Very simple word2vec example @ nlintz's tutoral


In [21]:
import collections
import numpy as np
import tensorflow as tf
import matplotlib
import matplotlib.pyplot as plt
%matplotlib inline  

print ("Packages loaded.")


Packages loaded.

In [22]:
# Configuration
batch_size     = 20
embedding_size = 2     # This is just for visualization
num_sampled    = 15    # Number of negative examples to sample.

In [23]:
# Sample sentences
sentences = ["the quick brown fox jumped over the lazy dog",
            "I love cats and dogs",
            "we all love cats and dogs",
            "cats and dogs are great",
            "sung likes cats",
            "she loves dogs",
            "cats can be very independent",
            "cats are great companions when they want to be",
            "cats are playful",
            "cats are natural hunters",
            "It's raining cats and dogs",
            "dogs and cats love sung"]
# 'sentences' is 'list' 
print ("'sentences' is %s and length is %d." 
       % (type(sentences), len(sentences)))

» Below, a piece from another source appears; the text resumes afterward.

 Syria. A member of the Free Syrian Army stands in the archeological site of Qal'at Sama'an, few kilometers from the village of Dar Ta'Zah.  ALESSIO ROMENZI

'sentences' is <class 'list'> and length is 12.

In [24]:
words = " ".join(sentences).split() 
print ("'words' is %s and length is %d." % (type(words), len(words)))
print (words)


'words' is <class 'list'> and length is 62.
['the', 'quick', 'brown', 'fox', 'jumped', 'over', 'the', 'lazy', 'dog', 'I', 'love', 'cats', 'and', 'dogs', 'we', 'all', 'love', 'cats', 'and', 'dogs', 'cats', 'and', 'dogs', 'are', 'great', 'sung', 'likes', 'cats', 'she', 'loves', 'dogs', 'cats', 'can', 'be', 'very', 'independent', 'cats', 'are', 'great', 'companions', 'when', 'they', 'want', 'to', 'be', 'cats', 'are', 'playful', 'cats', 'are', 'natural', 'hunters', "It's", 'raining', 'cats', 'and', 'dogs', 'dogs', 'and', 'cats', 'love', 'sung']

In [25]:
count = collections.Counter(words).most_common() 
print ("'count' is %s and length is %d." % (type(count), len(count)))
print (("Word count of top five is %s") % (count[:5]))
print (count)


'count' is <class 'list'> and length is 35.
Word count of top five is [('cats', 10), ('dogs', 6), ('and', 5), ('are', 4), ('love', 3)]
[('cats', 10), ('dogs', 6), ('and', 5), ('are', 4), ('love', 3), ('the', 2), ('be', 2), ('great', 2), ('sung', 2), ('jumped', 1), ('independent', 1), ('dog', 1), ('when', 1), ('natural', 1), ('very', 1), ('playful', 1), ('quick', 1), ('lazy', 1), ('to', 1), ('companions', 1), ('hunters', 1), ('likes', 1), ('brown', 1), ('they', 1), ('she', 1), ('want', 1), ('we', 1), ('fox', 1), ('I', 1), ("It's", 1), ('over', 1), ('all', 1), ('can', 1), ('raining', 1), ('loves', 1)]

In [26]:
print (words[0:5])
print (count[0:3])


['the', 'quick', 'brown', 'fox', 'jumped']
[('cats', 10), ('dogs', 6), ('and', 5)]

In [27]:
rdic = [i[0] for i in count] #reverse dic, idx -> word
dic = {w: i for i, w in enumerate(rdic)} #dic, word -> id
voc_size = len(dic) # Number of vocabulary 
print ("'rdic' is %s and length is %d." % (type(rdic), len(rdic)))
print ("'dic' is %s and length is %d." % (type(dic), len(dic)))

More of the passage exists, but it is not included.